Sometimes, I know you are thinking of me, as I find the sun, bright as an orange, in the sky. And the sun's smile keeps me alive! Only the thought that maybe you have sent this sun to shine at me, gets me through the day.
I can not lie and tell you that I don't count the minutes until you are back into my arms, but the only thing I have left is to put my head on the pillow, close my eyes and see myself how I gentle move my hand through your gray silvery hair...
...'Till soon, my love! 'Till soon....
Saturday, March 13, 2010
...in the end, i am still melancolic. Yeah, for those times when i was at 05:00 AM crosing the main street of this chaotic city of mine-Bucharest, with a bunch of pals, with a glas in my hand that was stolen from a club we have just leaved from. Oh well, those were endless and sleepless summer nights that are still present in my memory. And i want them back! I want the smell of the grass that i was longing to smell every morning.
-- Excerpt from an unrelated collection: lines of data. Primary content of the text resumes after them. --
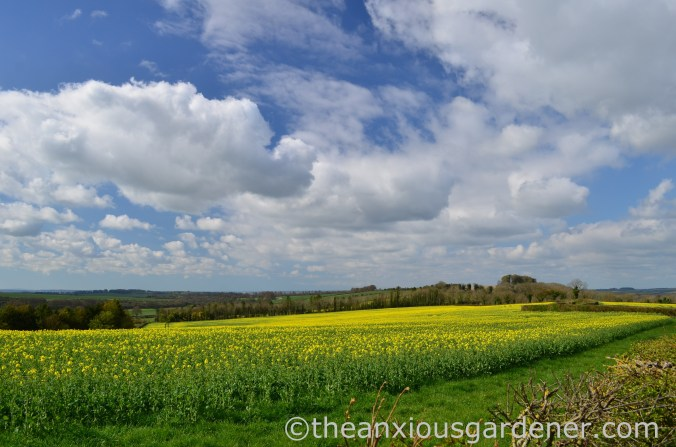 Rape Field, South Downs WAy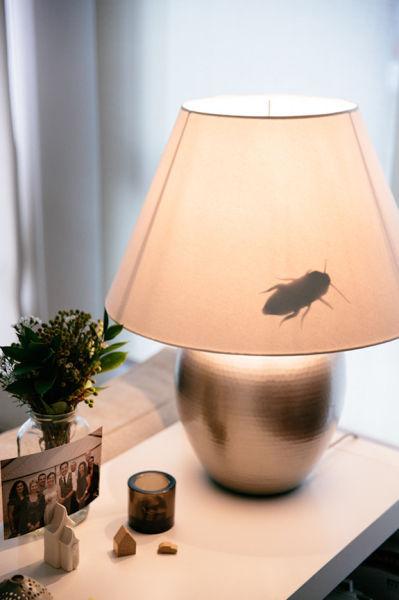 broma cucaracha en la lámpara de la casa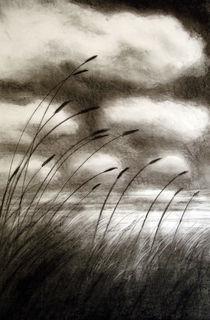 Sea Grass by Christina Schwartzman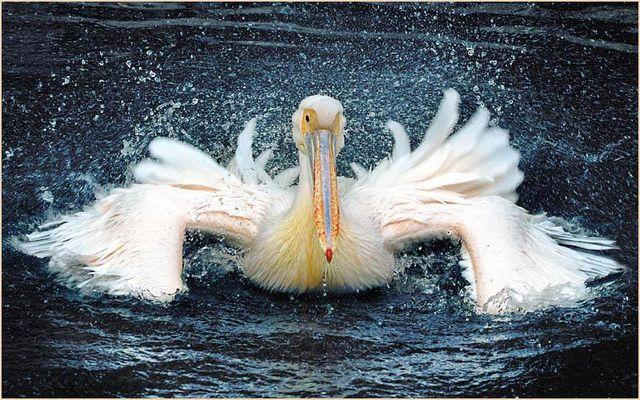Pelikan beim Wasserbad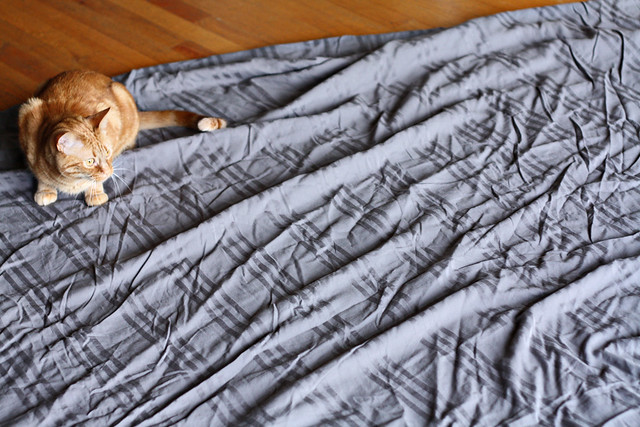 03 Duvet fabric charcoal striped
I want the sun to burn my skin and to make me blind, so i can not open my eyes. I want the sunrisae to chatch me walking arround on the beach, with the sand up to my knees and the wind blowing in my full of salt and curly hair. I want back the times when i didn't have Facebook - by the way, i think this site is the updated and stiled model of our old friend HI5 - and internet everywhere, the times when i used to leave word at my parents that i'll be back in 2 days, yet comming back home in 5 nights, drunk and happy. I wish i had back the emotion of the first kiss, the first sunrise and the first trip abroad.
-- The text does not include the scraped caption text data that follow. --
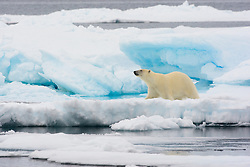 Polar Bear (Ursus maritimus) walking on ice in Spitsbergen, Svalbard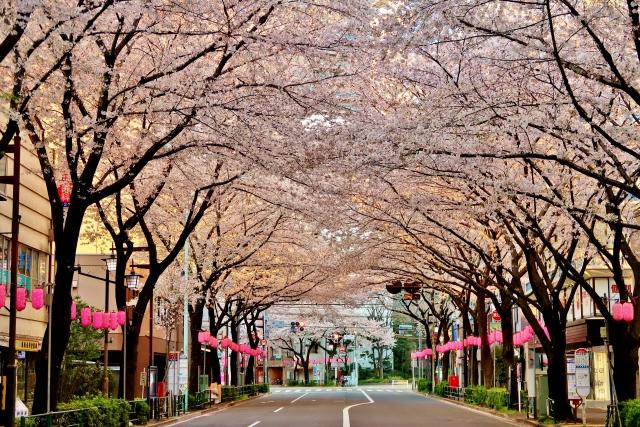 早稲田に入りたいなら新思考入試を受けるべきー新思考入試とは何か?―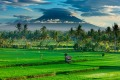 Rice fields near Ubud, Bali, with the volcanic peak of Gunung Agung in the background.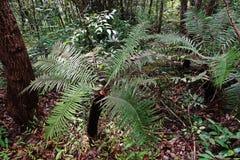 Paesaggio tropicale della foresta pluviale, ecosistema immagini stock libere da diritti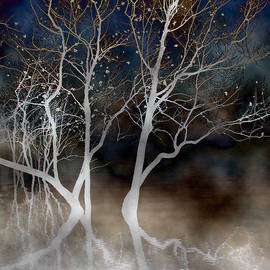 Dancing Tree Altered by Paula Guttilla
But most of all, i wish i had back the lost friends, even if they went out of my life for different reasons. When i see some of the, in random moments, i am blocked. Wishing for comunication, but yet again only a glimpse of an eye is sometimes enough.
We loose time uploading our private life on internet, fighting on streets when driving, investing time in hearing all kind of shit stories and in the end, when we come home to our families/lovers we have nothing to talk about our own lives. Big mistake. There is no button we can push on the keyboard, that could make all go away. There is no link we can access, no ESC for our human mistakes.
Right now my life is by the clock.
Sleep, work, eat, sleep.
In need of transition and some sparkle of hope to leave all not so important things behind, i whish you all a nice time untill we meet again, here.